SBS Figures demonstrates strong utility in transfer learning for chart question answering. When models such as Donut and Pix2Struct are pre-trained solely on SBS Figures and subsequently fine-tuned on downstream datasets like ChartQA, there is a documented increase in QA accuracy—from base rates of approximately 54% (random/scratch pre-training) to over 60% with SBS Figures pre-training. These gains stem from both the diversity of graphical appearances in SBS Figures and the exhaustiveness of the annotation, which promotes the acquisition of generalizable reasoning and data extraction capabilities.

This effect is particularly salient when real-world QA data is limited, with the synthetic pre-training closing performance gaps that would otherwise require larger-scale manual annotation.

4. Addressing LLM-based Synthesis Challenges

Direct synthesis of chart visualizations and annotations using LLMs often results in two primary issues: code errors (incorrect or non-executable code for figure rendering) and low intra-dataset diversity (repetitive figure appearances). The SBS Figures pipeline mitigates these by:

• Constraining LLM use to the semantic/topical level (not code or rendering).
• Relying on a library of pre-tested, type-specific Python scripts for all figure creation.
• Rigorous parameter randomization in rendering, driving high visual variance.
• Isolating QA generation to a stage informed only by the accurate and complete JSON.

This decomposition ensures that annotation and rendering errors are minimized and the figure corpus is both semantically rich and visually heterogeneous.

5. Dataset Scale and Composition

The final dataset comprises a large volume of synthetic chart images (the precise total is not specified but is consistent with large-scale synthetic practices), each provided with the following:

Component	Annotation Method	Coverage and Diversity
Chart images	Parametric Python scripts	~2,000 visual variants/type
Data JSON	LLM (few-shot prompt)	Full structural annotation
QA pairs	LLM, programmatic	Dense, multi-type per figure

The generation pipeline is extensible and has been applied to major chart archetypes (e.g., bar, line, pie), with modularity facilitating future chart types or domain-specific figure extensions.

6. Applications and Broader Implications

SBS Figures is primarily intended for pre-training large visual-LLMs for figure QA—directly targeting tasks where deep reasoning over quantitative and textual chart content is required.
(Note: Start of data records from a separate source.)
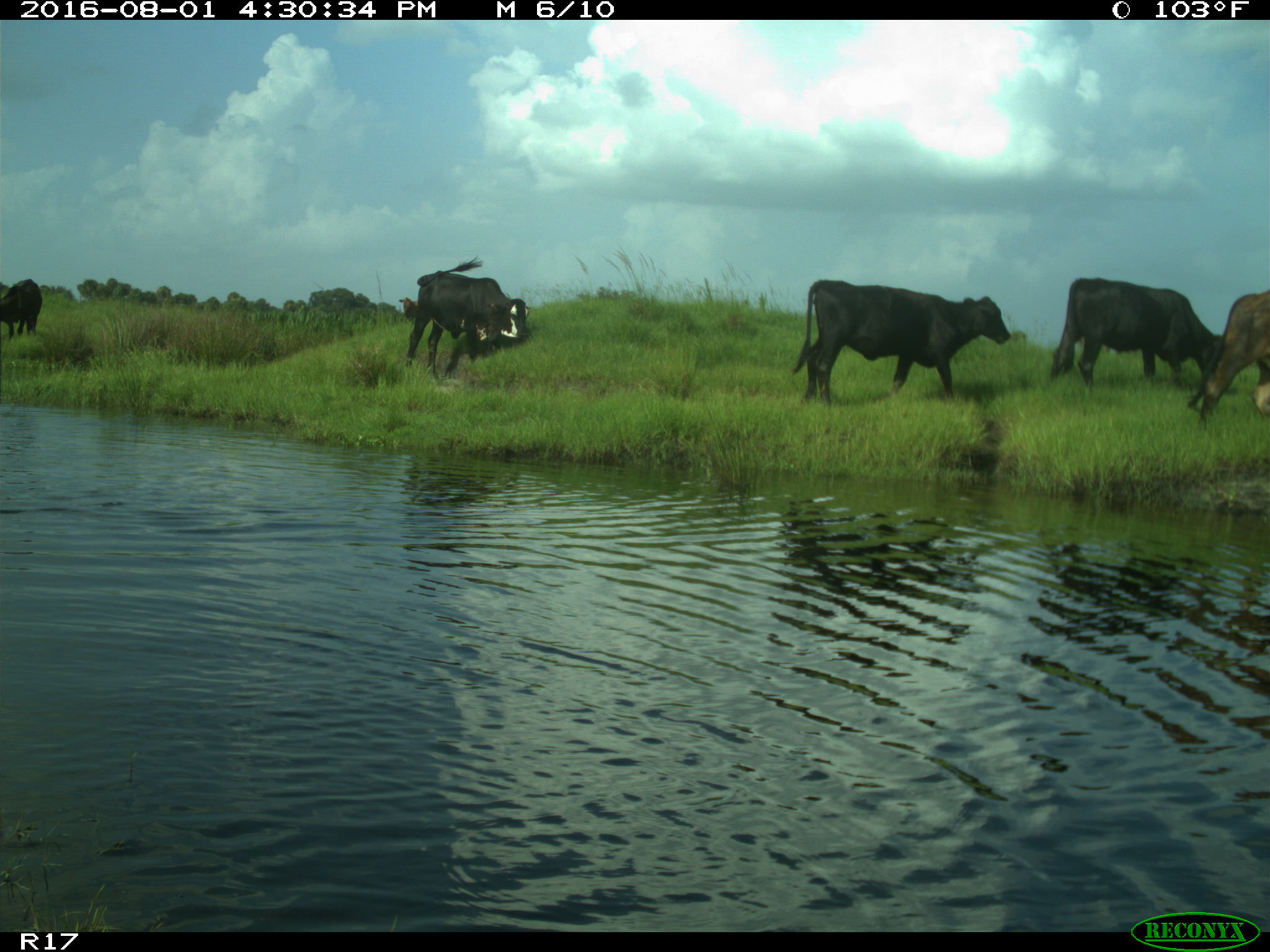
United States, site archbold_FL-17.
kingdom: Animalia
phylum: Chordata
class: Mammalia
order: Artiodactyla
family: Bovidae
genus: Bos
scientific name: Bos taurus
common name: domestic cow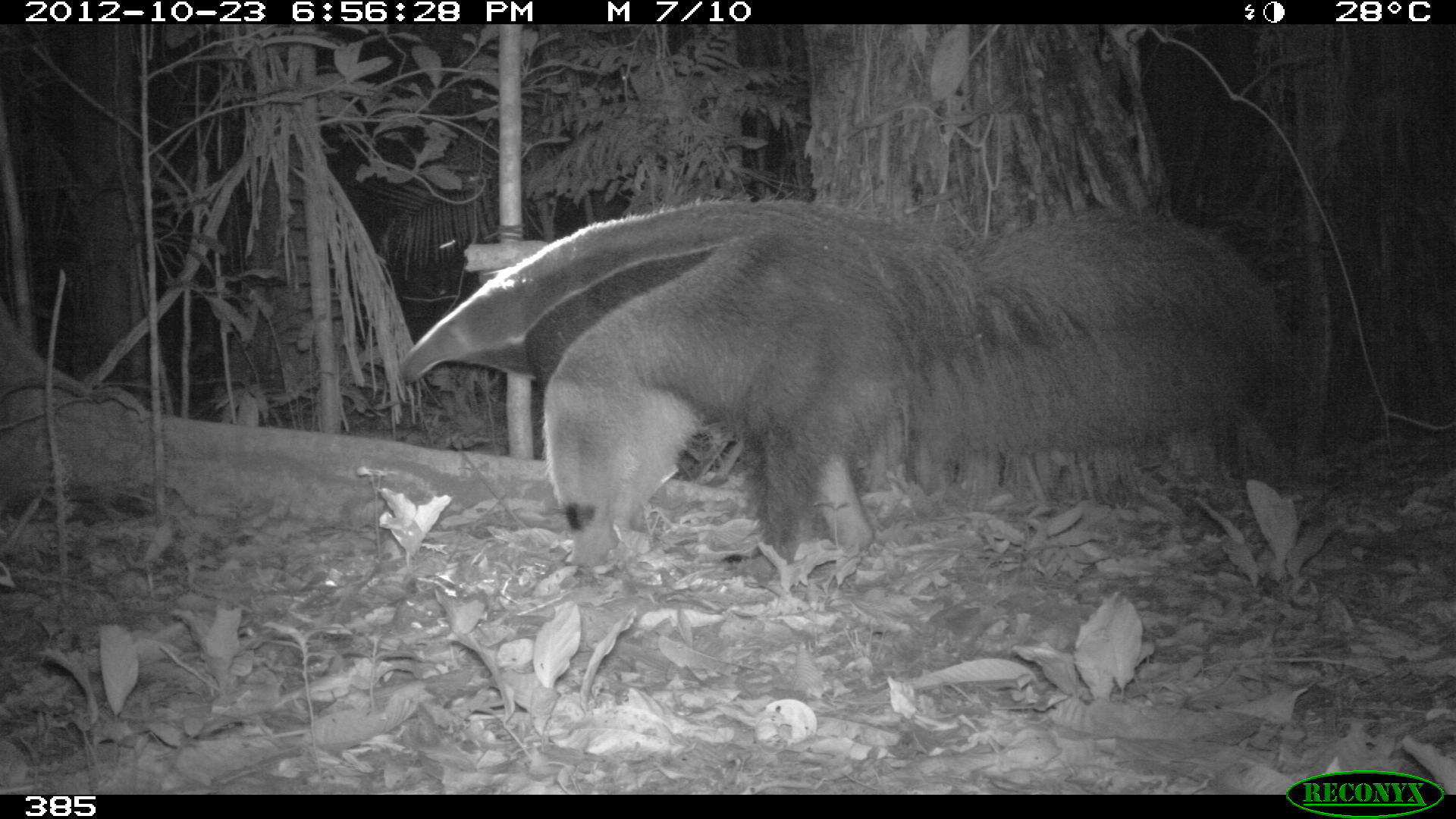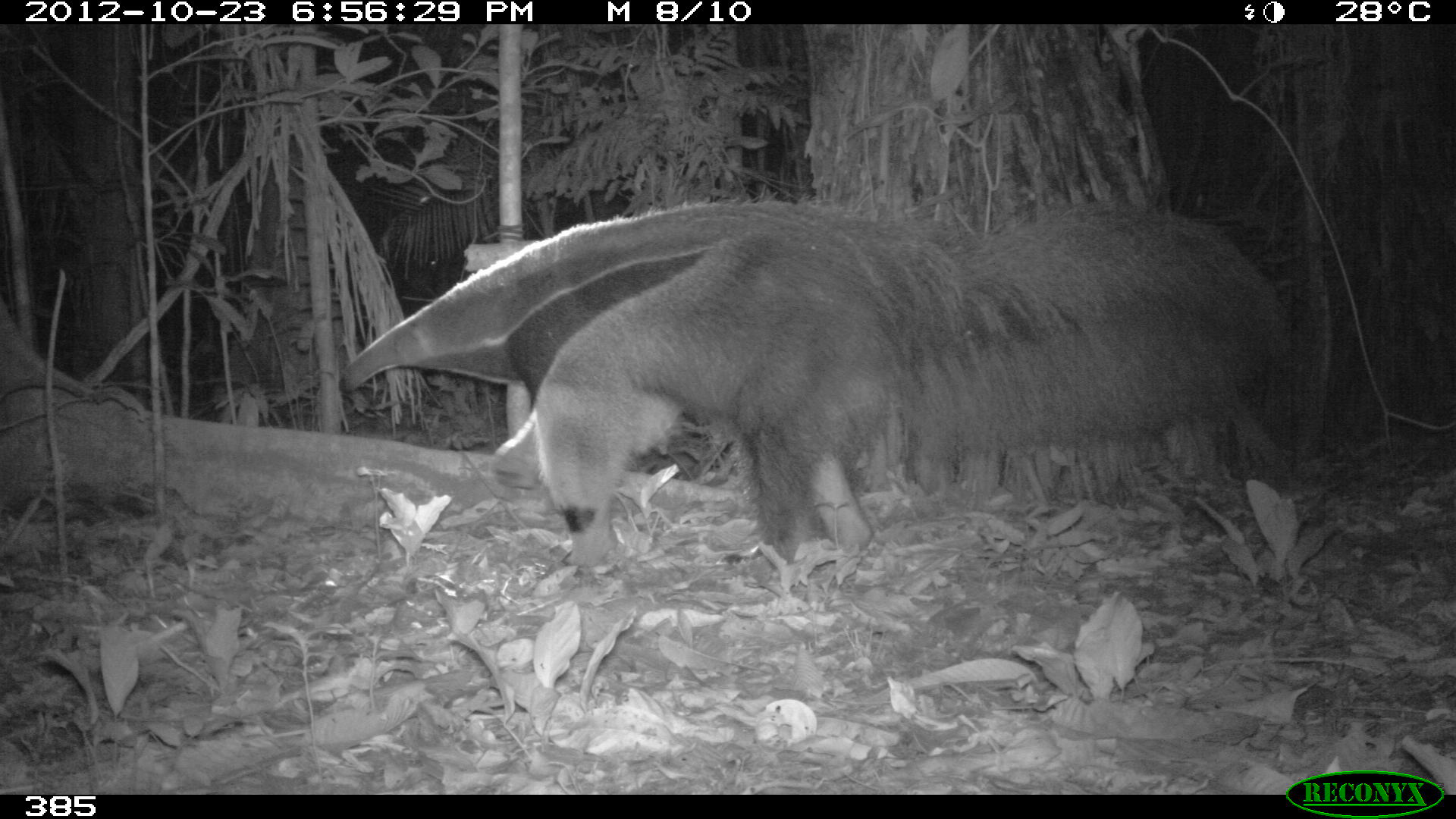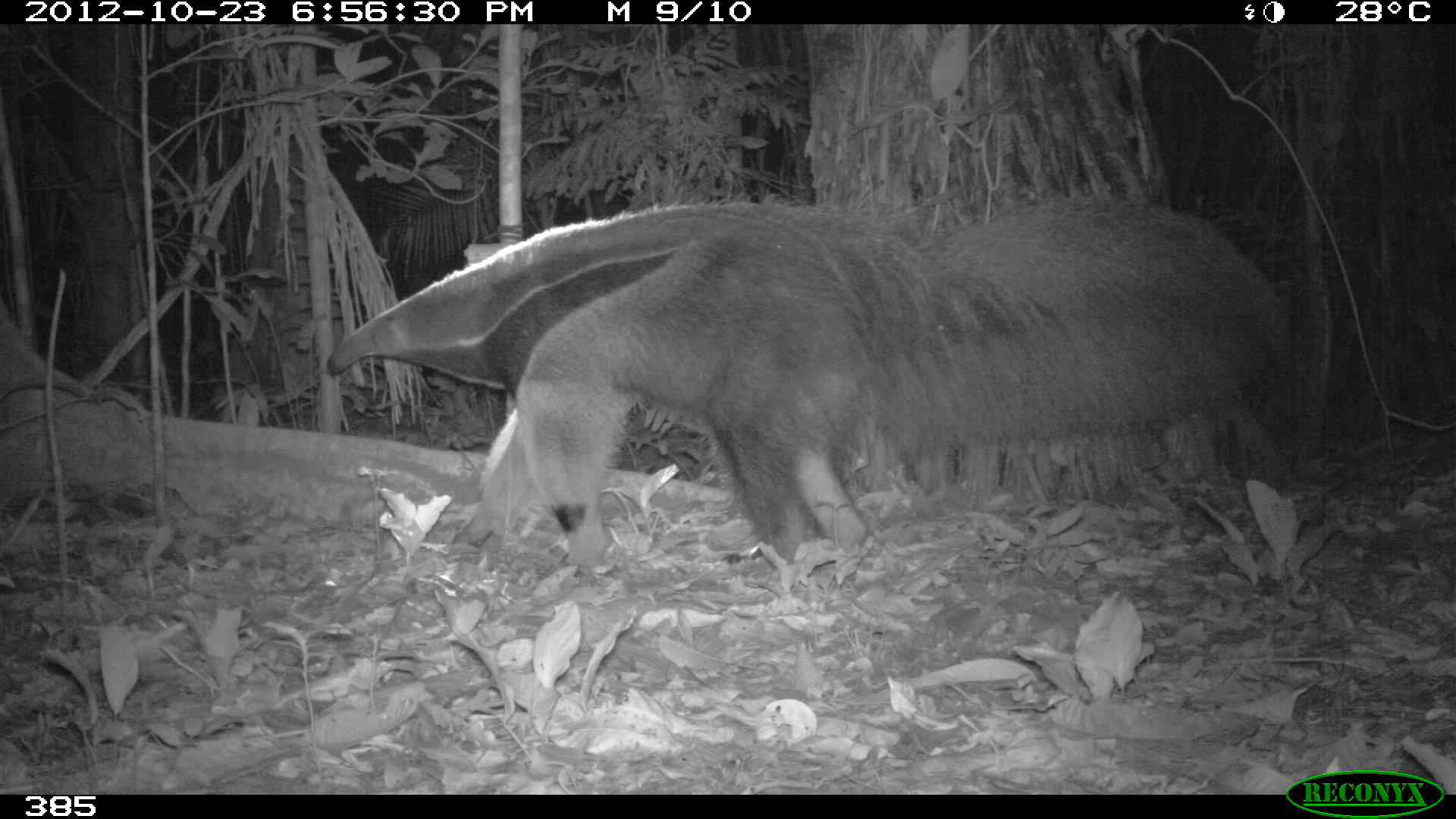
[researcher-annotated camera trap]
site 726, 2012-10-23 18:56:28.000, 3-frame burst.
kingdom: Animalia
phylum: Chordata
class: Mammalia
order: Pilosa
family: Myrmecophagidae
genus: Myrmecophaga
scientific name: Myrmecophaga tridactyla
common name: giant anteater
Myrmecophaga tridactyla (giant anteater).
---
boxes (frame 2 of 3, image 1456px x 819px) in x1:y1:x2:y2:
myrmecophaga tridactyla: 339:186:1291:560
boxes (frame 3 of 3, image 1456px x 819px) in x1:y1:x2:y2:
myrmecophaga tridactyla: 322:182:1310:560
Its dense, programmatically complete annotation enables:

• Pre-training for high-fidelity chart question answering.
• Integration into document parsing pipelines where scientific or business reporting figures play a critical role.
• Potential adaptation for multimodal models that require document-level understanding incorporating figures.

A plausible implication is that the modular, stage-by-stage generation architecture could be adapted for other forms of synthetic data generation beyond charts—enabling the construction of highly annotated, diverse multisource datasets in other scientific visual genres.

7. Research Outlook and Continued Development

The stage-by-stage pipeline of SBS Figures substantially reduces manual annotation requirements, supports extensive visual diversity, solves key challenges present in naïve LLM-based generation, and delivers a powerful pre-training signal. The approach has demonstrated that synthetic data, when coupled with robust annotation and diversified rendering, can yield models with both strong generalization and rapid adaptability in data-constrained target domains. Extensions may include expansion to further figure types, integration with real-world hybrid datasets, and application in broader multimodal understanding scenarios.